(Instructions to follow): Will you copy out, word for word, the stretch of entries from the line containing "What is the distance separating" through the last line of the entries, including both ends?

(Records for the exercise):
########################################

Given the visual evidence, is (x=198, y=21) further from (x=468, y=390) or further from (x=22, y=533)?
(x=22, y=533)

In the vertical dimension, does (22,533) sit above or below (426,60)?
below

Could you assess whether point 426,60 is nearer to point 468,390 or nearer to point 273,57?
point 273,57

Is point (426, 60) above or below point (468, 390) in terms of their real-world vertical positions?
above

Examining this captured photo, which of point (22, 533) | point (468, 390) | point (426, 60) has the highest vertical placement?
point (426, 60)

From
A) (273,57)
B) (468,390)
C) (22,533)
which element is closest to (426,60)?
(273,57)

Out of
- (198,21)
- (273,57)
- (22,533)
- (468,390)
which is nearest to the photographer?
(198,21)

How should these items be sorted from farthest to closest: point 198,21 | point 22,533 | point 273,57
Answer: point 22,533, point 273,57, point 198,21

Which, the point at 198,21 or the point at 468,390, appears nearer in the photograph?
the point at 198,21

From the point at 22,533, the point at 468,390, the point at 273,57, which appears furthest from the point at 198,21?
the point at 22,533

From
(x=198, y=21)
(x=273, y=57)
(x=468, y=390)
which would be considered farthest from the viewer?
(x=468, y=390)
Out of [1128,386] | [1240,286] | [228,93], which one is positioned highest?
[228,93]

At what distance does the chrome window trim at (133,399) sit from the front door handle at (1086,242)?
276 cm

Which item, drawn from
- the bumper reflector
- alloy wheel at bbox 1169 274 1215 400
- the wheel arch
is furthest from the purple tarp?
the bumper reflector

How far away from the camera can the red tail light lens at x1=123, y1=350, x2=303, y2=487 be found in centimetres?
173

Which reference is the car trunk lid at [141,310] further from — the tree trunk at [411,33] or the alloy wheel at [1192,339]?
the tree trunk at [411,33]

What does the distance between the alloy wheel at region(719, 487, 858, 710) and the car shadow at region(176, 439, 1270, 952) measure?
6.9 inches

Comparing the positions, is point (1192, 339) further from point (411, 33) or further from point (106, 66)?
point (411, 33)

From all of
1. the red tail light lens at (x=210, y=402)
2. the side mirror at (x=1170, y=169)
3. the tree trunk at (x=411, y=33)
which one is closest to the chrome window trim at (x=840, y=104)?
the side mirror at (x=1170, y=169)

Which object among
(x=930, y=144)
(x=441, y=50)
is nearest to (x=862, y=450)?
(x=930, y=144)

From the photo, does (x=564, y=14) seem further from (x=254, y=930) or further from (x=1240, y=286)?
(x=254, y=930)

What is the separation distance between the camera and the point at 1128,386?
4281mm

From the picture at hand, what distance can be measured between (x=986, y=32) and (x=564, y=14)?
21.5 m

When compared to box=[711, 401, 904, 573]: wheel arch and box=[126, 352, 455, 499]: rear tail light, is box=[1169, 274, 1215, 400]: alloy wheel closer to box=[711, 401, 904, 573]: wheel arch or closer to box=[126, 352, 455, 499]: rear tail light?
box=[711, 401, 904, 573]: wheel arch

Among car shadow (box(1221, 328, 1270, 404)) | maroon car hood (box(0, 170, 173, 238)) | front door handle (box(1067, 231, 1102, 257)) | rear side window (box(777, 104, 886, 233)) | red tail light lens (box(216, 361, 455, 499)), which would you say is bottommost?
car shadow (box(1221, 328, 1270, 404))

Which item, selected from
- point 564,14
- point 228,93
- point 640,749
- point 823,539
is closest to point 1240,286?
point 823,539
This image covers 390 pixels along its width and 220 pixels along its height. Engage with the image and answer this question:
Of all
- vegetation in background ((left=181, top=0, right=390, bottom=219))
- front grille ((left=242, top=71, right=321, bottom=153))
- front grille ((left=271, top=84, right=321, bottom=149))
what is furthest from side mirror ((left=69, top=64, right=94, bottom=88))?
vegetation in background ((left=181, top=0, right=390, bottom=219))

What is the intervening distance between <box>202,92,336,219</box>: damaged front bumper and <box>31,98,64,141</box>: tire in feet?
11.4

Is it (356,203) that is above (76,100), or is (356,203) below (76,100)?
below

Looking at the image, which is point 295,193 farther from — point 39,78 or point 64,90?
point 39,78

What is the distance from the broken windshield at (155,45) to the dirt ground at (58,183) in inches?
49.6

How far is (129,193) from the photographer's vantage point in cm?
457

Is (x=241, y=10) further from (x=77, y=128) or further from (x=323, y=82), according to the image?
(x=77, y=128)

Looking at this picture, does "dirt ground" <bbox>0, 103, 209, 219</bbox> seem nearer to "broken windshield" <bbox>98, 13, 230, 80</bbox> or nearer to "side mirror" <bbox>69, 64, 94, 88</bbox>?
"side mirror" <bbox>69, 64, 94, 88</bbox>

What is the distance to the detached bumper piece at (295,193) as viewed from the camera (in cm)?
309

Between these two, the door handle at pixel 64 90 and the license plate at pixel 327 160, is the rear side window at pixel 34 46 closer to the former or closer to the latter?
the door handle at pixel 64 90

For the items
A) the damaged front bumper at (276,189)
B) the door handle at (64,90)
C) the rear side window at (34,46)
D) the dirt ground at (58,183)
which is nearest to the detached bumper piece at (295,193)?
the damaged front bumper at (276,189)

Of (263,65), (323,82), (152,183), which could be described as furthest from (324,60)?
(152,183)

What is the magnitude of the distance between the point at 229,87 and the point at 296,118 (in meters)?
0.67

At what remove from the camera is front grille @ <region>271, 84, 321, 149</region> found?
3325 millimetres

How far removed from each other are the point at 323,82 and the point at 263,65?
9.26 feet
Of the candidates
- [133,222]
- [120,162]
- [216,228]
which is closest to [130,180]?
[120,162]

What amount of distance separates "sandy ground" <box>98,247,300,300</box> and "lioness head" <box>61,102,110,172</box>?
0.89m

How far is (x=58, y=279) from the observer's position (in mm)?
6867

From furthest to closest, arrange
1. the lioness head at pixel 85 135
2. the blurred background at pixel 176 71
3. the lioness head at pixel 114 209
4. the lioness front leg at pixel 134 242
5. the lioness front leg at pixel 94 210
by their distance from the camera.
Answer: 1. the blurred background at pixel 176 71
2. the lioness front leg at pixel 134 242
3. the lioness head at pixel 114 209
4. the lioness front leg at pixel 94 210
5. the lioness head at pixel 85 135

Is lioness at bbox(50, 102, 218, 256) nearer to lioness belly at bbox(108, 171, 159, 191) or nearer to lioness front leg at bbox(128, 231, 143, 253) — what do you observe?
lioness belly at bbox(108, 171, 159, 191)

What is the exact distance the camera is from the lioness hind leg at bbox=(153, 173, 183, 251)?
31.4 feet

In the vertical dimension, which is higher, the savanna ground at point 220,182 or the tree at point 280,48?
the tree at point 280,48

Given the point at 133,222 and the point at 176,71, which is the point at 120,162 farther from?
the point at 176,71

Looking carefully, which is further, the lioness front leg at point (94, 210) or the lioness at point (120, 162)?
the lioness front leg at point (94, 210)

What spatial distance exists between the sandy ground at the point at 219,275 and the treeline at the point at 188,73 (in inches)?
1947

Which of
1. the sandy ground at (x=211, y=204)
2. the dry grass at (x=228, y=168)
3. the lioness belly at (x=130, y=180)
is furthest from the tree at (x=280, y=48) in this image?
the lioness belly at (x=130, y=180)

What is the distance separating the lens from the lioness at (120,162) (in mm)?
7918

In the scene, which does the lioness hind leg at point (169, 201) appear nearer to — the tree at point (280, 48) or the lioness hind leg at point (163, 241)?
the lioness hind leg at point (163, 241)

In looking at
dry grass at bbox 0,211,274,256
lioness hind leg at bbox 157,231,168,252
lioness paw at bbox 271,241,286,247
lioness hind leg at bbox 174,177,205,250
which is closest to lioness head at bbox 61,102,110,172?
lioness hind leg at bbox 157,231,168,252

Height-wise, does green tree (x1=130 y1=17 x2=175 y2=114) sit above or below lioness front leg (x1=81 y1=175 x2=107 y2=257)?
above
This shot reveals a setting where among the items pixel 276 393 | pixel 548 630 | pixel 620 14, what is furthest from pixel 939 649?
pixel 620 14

########################################

(Output for this task):
What is the distance separating the lens from the lioness at (120,162) (in mm)?
7918

In the scene, which does the lioness hind leg at point (169, 201) appear nearer to — the tree at point (280, 48) or the lioness hind leg at point (163, 241)?
the lioness hind leg at point (163, 241)

In looking at
dry grass at bbox 0,211,274,256
lioness hind leg at bbox 157,231,168,252
lioness paw at bbox 271,241,286,247
lioness hind leg at bbox 174,177,205,250
which is closest to lioness head at bbox 61,102,110,172?
lioness hind leg at bbox 157,231,168,252

Height-wise, does green tree (x1=130 y1=17 x2=175 y2=114) sit above or below lioness front leg (x1=81 y1=175 x2=107 y2=257)?
above
This shot reveals a setting where among the items pixel 276 393 | pixel 548 630 | pixel 620 14, what is furthest from pixel 939 649?
pixel 620 14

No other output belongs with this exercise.